Today is my birthday and as a gift to myself, I woke up at 4:00 a.m. No – not on purpose. I’ve just arrived at the age where sleep alludes me often – and so – like pretty much any other day – I was awake at 4 and it happens to be my birthday. But waking up that early affords me an opportunity to do more of what I love to do – read – and – without trying to sound overly pious – I usually read about King David when I’m up that early.
I cannot give you a deep theological reason for reading about King David. I simply love the stories of his life and I love the fact that he was a mess of a person and yet the Bible says he was a man after God’s own heart. That gives me hope because anyone who knows me – knows I am a mess and yet I have placed my trust and hope in Jesus – in much the same was as David trusted in God the Father.
So, this morning was no exception; I found myself reading about King David in 1 Chronicles 13-16. That’s the part of David’s life where he is on an upward trajectory. In fact, things are going so well that he decides – along with other leaders – to call everyone together and to bring the Ark of the Covenant to Jerusalem.
After a costly mistake with the Ark of the Covenant, a mistake that stemmed from people – including David – not paying attention to God’s commands – David and the whole assembly arrived in Jerusalem. It was there that David and the people began to worship and celebrate. As part of that celebration and time of worship, David appointed that “thanksgiving be sung to the Lord by Asaph and his brothers” (1 Chron 16:7). And the song that they sang, which is also linked to Psalm 105, caught my attention because it raises an important issue – which I think speaks to our generation loudly.
David appointed a song to be sung that says, “Oh give thanks to the LORD; call upon his name; make known his deeds among the peoples!  Sing to him, sing praises to him; tell of all his wondrous works…Remember the wondrous works that he has done, his miracles and the judgments he uttered…” (1 Chronicles 16:8–13 ESV).
Now let me ask you a question. If today – somehow – it would become necessary – if a mandate was issued to you and anyone else who professes faith in Jesus – who professes to be a follower of Christ to “make known his deeds among the peoples – to tell of all his wondrous works” what would you say? And – what if Sunday School answers weren’t allowed?
You know what I mean by Sunday School answers? They are the sort of answers that throw a broad, large net over things rather than specifics. For instance, someone might be tempted to simply say “one of his wonderous works was that He died for me to save me from my sin.” And, while that may be true and truly wonderous, that’s still a Sunday School answer. No, I’m asking to go deeper, personal because I think that’s something that’s missing from the Christian community and it has in impact on the world.
If you’ve ever read the Psalms you have no doubt come across texts that talk directly of how God has done wonderous things and the Psalmists got specific. David often wrote about times when God delivered him from his enemies. There are times in the Psalms when they recounted how God provided food and water. There are times when the Psalms speak to how God raised up their hearts and souls from despair.

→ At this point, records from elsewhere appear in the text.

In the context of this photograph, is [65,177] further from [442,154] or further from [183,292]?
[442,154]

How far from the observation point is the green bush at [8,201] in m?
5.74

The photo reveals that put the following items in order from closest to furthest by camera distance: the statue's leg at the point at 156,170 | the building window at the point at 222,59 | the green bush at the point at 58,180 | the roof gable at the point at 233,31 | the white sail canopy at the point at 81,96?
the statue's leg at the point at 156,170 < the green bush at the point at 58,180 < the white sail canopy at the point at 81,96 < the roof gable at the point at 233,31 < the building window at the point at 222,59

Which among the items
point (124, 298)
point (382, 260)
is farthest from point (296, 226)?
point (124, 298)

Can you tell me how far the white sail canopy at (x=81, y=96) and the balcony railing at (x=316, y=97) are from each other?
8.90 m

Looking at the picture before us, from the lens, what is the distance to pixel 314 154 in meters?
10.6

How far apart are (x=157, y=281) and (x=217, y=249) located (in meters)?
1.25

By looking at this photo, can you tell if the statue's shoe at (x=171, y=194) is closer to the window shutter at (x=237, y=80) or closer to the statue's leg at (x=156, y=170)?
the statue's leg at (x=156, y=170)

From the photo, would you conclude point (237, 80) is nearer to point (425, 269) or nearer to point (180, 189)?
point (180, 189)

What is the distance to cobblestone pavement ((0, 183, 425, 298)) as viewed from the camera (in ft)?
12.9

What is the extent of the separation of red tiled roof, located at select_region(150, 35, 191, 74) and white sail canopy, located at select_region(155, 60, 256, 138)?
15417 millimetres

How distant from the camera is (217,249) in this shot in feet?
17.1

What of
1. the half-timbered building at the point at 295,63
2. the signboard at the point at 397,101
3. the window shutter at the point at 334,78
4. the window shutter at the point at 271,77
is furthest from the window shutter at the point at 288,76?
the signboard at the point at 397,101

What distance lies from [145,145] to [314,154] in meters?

And it is all there for us to see. And it was all there for the world to see as well. In other words, they didn’t hide the wonderous deeds of God; they made them known and they were known for their faith in God – because they made it known.
But today, I fear that God’s people aren’t as specific about the wondrous deeds of God because, well, maybe we are too much a product of the enlightenment – too rational – too dependent on technology – too concerned with being sophisticated. However, there is something to what David is saying to the people about giving God thanks and making known his wondrous works. It bears testimony to a world that needs to know that the miraculous is possible because God is at work in the world in and through His people. I think one of the reasons why the church may be struggling to be relevant, is that we are trying too hard to fit in rather than trying to promote all that God has done and promises to do. We are known for alot of other things rather than known because we promote the wondrous things that God has done.
We promote our social services, our views, our programs more often than we promote all that God had done.
But the world really needs us to tell of God’s wonderous works – and not just those broad truths – those Sunday School answers. We need to tell of God’s wondrous works in our lives – those deep, personal stories of what my friend calls God sightings. We need to tell the stories of how God met us personally. We need to tell the stories of how Jesus impacts our lives.
And so, this day, I leave you with a question. If you were asked to tell of God’s wonderous works in your life and in the life of your family – in your church – what would you say? And again, no Sunday School answers.